### What is required
Repeat each entry word for word.

### Collected data entries
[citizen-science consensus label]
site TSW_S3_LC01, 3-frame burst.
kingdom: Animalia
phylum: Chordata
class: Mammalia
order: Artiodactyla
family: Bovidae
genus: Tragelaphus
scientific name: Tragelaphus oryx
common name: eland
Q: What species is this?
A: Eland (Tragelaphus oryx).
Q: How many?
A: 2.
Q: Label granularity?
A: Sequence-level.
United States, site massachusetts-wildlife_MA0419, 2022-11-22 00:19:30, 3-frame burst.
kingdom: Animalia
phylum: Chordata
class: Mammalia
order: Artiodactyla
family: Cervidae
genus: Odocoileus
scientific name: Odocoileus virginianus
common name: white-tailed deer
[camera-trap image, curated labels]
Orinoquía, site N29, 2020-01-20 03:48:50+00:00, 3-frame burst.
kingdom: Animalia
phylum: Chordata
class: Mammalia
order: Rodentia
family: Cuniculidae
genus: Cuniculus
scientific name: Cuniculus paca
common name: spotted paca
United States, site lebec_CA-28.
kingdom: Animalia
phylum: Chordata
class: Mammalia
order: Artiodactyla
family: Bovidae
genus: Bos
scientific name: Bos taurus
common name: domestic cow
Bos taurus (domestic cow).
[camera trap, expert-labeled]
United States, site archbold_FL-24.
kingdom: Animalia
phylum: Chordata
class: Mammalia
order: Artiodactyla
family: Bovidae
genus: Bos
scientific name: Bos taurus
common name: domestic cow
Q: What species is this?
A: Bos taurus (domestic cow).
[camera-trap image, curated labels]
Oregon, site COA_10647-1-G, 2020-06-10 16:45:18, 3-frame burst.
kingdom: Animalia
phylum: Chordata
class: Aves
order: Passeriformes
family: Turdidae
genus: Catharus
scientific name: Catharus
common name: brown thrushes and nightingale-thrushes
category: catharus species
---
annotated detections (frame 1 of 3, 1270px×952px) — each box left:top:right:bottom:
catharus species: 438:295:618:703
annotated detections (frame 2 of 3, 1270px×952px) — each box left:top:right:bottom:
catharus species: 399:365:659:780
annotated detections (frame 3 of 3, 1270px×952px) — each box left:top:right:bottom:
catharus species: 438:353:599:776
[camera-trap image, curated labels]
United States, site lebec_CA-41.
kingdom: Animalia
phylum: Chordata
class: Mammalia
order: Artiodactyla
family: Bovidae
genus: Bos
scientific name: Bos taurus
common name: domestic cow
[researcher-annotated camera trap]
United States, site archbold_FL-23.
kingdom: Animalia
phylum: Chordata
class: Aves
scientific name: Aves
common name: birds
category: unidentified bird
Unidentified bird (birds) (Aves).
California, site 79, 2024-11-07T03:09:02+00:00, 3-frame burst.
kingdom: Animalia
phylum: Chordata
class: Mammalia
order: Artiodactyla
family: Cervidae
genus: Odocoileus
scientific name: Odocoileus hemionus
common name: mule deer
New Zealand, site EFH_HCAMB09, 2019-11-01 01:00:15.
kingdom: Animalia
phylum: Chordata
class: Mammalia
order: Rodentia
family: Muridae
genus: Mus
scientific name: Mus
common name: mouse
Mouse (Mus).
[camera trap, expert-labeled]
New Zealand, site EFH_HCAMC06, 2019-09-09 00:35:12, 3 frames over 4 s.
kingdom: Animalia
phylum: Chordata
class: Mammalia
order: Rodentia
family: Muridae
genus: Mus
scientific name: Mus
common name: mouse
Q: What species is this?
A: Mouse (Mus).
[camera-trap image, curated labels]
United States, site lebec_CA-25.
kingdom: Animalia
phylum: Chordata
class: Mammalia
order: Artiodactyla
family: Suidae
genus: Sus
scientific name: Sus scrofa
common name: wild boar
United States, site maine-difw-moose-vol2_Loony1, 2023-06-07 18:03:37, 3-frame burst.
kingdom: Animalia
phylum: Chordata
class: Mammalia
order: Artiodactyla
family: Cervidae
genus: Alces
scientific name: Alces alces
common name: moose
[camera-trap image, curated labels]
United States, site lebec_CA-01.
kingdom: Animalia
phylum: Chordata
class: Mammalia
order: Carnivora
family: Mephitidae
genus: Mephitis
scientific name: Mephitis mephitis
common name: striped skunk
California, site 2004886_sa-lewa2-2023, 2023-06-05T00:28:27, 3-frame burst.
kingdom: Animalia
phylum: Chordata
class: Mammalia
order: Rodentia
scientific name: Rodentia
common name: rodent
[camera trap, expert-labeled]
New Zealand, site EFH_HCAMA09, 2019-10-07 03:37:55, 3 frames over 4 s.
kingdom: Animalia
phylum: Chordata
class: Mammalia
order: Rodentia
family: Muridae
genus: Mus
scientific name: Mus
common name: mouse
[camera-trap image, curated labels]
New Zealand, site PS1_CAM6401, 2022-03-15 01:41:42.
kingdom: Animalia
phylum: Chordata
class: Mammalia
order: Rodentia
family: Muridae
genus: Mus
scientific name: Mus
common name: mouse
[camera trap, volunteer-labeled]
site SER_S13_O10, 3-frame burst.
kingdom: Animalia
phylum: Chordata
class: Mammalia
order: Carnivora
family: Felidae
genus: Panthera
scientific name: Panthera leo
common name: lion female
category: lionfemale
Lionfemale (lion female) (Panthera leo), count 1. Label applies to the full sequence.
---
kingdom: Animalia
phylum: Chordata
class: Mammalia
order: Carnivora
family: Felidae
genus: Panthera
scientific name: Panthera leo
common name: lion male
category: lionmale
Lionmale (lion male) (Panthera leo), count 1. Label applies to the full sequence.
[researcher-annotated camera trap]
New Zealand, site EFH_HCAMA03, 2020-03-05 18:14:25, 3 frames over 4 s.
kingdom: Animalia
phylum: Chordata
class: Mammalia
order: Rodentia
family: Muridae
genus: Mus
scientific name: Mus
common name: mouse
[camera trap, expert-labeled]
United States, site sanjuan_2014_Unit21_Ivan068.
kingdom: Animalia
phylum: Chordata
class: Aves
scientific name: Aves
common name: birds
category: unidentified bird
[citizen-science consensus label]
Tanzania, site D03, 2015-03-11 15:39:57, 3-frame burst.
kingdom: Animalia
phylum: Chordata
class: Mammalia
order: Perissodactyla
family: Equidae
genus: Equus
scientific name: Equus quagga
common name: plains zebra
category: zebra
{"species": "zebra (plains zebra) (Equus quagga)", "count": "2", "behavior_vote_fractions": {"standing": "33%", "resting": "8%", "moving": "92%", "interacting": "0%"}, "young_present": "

### Task result
[citizen-science consensus label]
site TSW_S3_LC01, 3-frame burst.
kingdom: Animalia
phylum: Chordata
class: Mammalia
order: Artiodactyla
family: Bovidae
genus: Tragelaphus
scientific name: Tragelaphus oryx
common name: eland
Q: What species is this?
A: Eland (Tragelaphus oryx).
Q: How many?
A: 2.
Q: Label granularity?
A: Sequence-level.
United States, site massachusetts-wildlife_MA0419, 2022-11-22 00:19:30, 3-frame burst.
kingdom: Animalia
phylum: Chordata
class: Mammalia
order: Artiodactyla
family: Cervidae
genus: Odocoileus
scientific name: Odocoileus virginianus
common name: white-tailed deer
[camera-trap image, curated labels]
Orinoquía, site N29, 2020-01-20 03:48:50+00:00, 3-frame burst.
kingdom: Animalia
phylum: Chordata
class: Mammalia
order: Rodentia
family: Cuniculidae
genus: Cuniculus
scientific name: Cuniculus paca
common name: spotted paca
United States, site lebec_CA-28.
kingdom: Animalia
phylum: Chordata
class: Mammalia
order: Artiodactyla
family: Bovidae
genus: Bos
scientific name: Bos taurus
common name: domestic cow
Bos taurus (domestic cow).
[camera trap, expert-labeled]
United States, site archbold_FL-24.
kingdom: Animalia
phylum: Chordata
class: Mammalia
order: Artiodactyla
family: Bovidae
genus: Bos
scientific name: Bos taurus
common name: domestic cow
Q: What species is this?
A: Bos taurus (domestic cow).
[camera-trap image, curated labels]
Oregon, site COA_10647-1-G, 2020-06-10 16:45:18, 3-frame burst.
kingdom: Animalia
phylum: Chordata
class: Aves
order: Passeriformes
family: Turdidae
genus: Catharus
scientific name: Catharus
common name: brown thrushes and nightingale-thrushes
category: catharus species
---
annotated detections (frame 1 of 3, 1270px×952px) — each box left:top:right:bottom:
catharus species: 438:295:618:703
annotated detections (frame 2 of 3, 1270px×952px) — each box left:top:right:bottom:
catharus species: 399:365:659:780
annotated detections (frame 3 of 3, 1270px×952px) — each box left:top:right:bottom:
catharus species: 438:353:599:776
[camera-trap image, curated labels]
United States, site lebec_CA-41.
kingdom: Animalia
phylum: Chordata
class: Mammalia
order: Artiodactyla
family: Bovidae
genus: Bos
scientific name: Bos taurus
common name: domestic cow
[researcher-annotated camera trap]
United States, site archbold_FL-23.
kingdom: Animalia
phylum: Chordata
class: Aves
scientific name: Aves
common name: birds
category: unidentified bird
Unidentified bird (birds) (Aves).
California, site 79, 2024-11-07T03:09:02+00:00, 3-frame burst.
kingdom: Animalia
phylum: Chordata
class: Mammalia
order: Artiodactyla
family: Cervidae
genus: Odocoileus
scientific name: Odocoileus hemionus
common name: mule deer
New Zealand, site EFH_HCAMB09, 2019-11-01 01:00:15.
kingdom: Animalia
phylum: Chordata
class: Mammalia
order: Rodentia
family: Muridae
genus: Mus
scientific name: Mus
common name: mouse
Mouse (Mus).
[camera trap, expert-labeled]
New Zealand, site EFH_HCAMC06, 2019-09-09 00:35:12, 3 frames over 4 s.
kingdom: Animalia
phylum: Chordata
class: Mammalia
order: Rodentia
family: Muridae
genus: Mus
scientific name: Mus
common name: mouse
Q: What species is this?
A: Mouse (Mus).
[camera-trap image, curated labels]
United States, site lebec_CA-25.
kingdom: Animalia
phylum: Chordata
class: Mammalia
order: Artiodactyla
family: Suidae
genus: Sus
scientific name: Sus scrofa
common name: wild boar
United States, site maine-difw-moose-vol2_Loony1, 2023-06-07 18:03:37, 3-frame burst.
kingdom: Animalia
phylum: Chordata
class: Mammalia
order: Artiodactyla
family: Cervidae
genus: Alces
scientific name: Alces alces
common name: moose
[camera-trap image, curated labels]
United States, site lebec_CA-01.
kingdom: Animalia
phylum: Chordata
class: Mammalia
order: Carnivora
family: Mephitidae
genus: Mephitis
scientific name: Mephitis mephitis
common name: striped skunk
California, site 2004886_sa-lewa2-2023, 2023-06-05T00:28:27, 3-frame burst.
kingdom: Animalia
phylum: Chordata
class: Mammalia
order: Rodentia
scientific name: Rodentia
common name: rodent
[camera trap, expert-labeled]
New Zealand, site EFH_HCAMA09, 2019-10-07 03:37:55, 3 frames over 4 s.
kingdom: Animalia
phylum: Chordata
class: Mammalia
order: Rodentia
family: Muridae
genus: Mus
scientific name: Mus
common name: mouse
[camera-trap image, curated labels]
New Zealand, site PS1_CAM6401, 2022-03-15 01:41:42.
kingdom: Animalia
phylum: Chordata
class: Mammalia
order: Rodentia
family: Muridae
genus: Mus
scientific name: Mus
common name: mouse
[camera trap, volunteer-labeled]
site SER_S13_O10, 3-frame burst.
kingdom: Animalia
phylum: Chordata
class: Mammalia
order: Carnivora
family: Felidae
genus: Panthera
scientific name: Panthera leo
common name: lion female
category: lionfemale
Lionfemale (lion female) (Panthera leo), count 1. Label applies to the full sequence.
---
kingdom: Animalia
phylum: Chordata
class: Mammalia
order: Carnivora
family: Felidae
genus: Panthera
scientific name: Panthera leo
common name: lion male
category: lionmale
Lionmale (lion male) (Panthera leo), count 1. Label applies to the full sequence.
[researcher-annotated camera trap]
New Zealand, site EFH_HCAMA03, 2020-03-05 18:14:25, 3 frames over 4 s.
kingdom: Animalia
phylum: Chordata
class: Mammalia
order: Rodentia
family: Muridae
genus: Mus
scientific name: Mus
common name: mouse
[camera trap, expert-labeled]
United States, site sanjuan_2014_Unit21_Ivan068.
kingdom: Animalia
phylum: Chordata
class: Aves
scientific name: Aves
common name: birds
category: unidentified bird
[citizen-science consensus label]
Tanzania, site D03, 2015-03-11 15:39:57, 3-frame burst.
kingdom: Animalia
phylum: Chordata
class: Mammalia
order: Perissodactyla
family: Equidae
genus: Equus
scientific name: Equus quagga
common name: plains zebra
category: zebra
{"species": "zebra (plains zebra) (Equus quagga)", "count": "2", "behavior_vote_fractions": {"standing": "33%", "resting": "8%", "moving": "92%", "interacting": "0%"}, "young_present": "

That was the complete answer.